Items listed in a dataset:

━━━

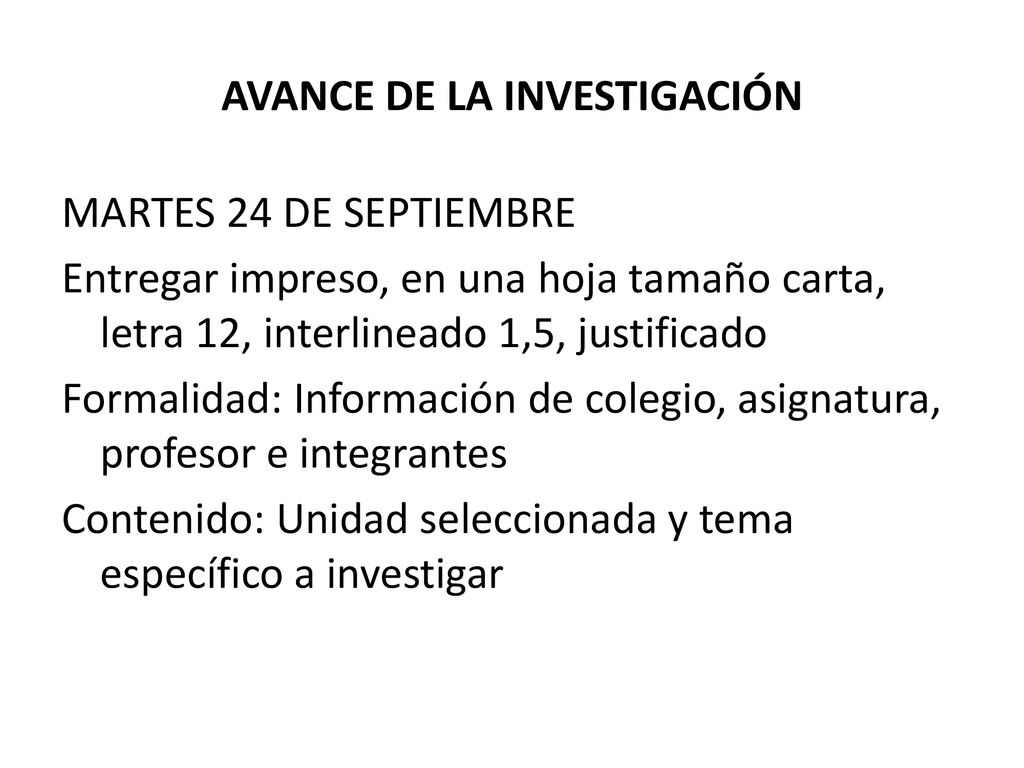 AVANCE DE LA INVESTIGACIÓN

MARTES 24 DE SEPTIEMBRE

Entregar impreso, en una hoja tamaño carta, letra 12, interlineado 1,5, justificado

Formalidad: Información de colegio, asignatura, profesor e integrantes

Contenido: Unidad seleccionada y tema específico a investigar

━━━

Assignment: Starting at the line with "MARTES 24 DE SEPTIEMBRE", copy each line through the end of the data, both ends included, and give nothing else.

Result for this exercise:
MARTES 24 DE SEPTIEMBRE

Entregar impreso, en una hoja tamaño carta, letra 12, interlineado 1,5, justificado

Formalidad: Información de colegio, asignatura, profesor e integrantes

Contenido: Unidad seleccionada y tema específico a investigar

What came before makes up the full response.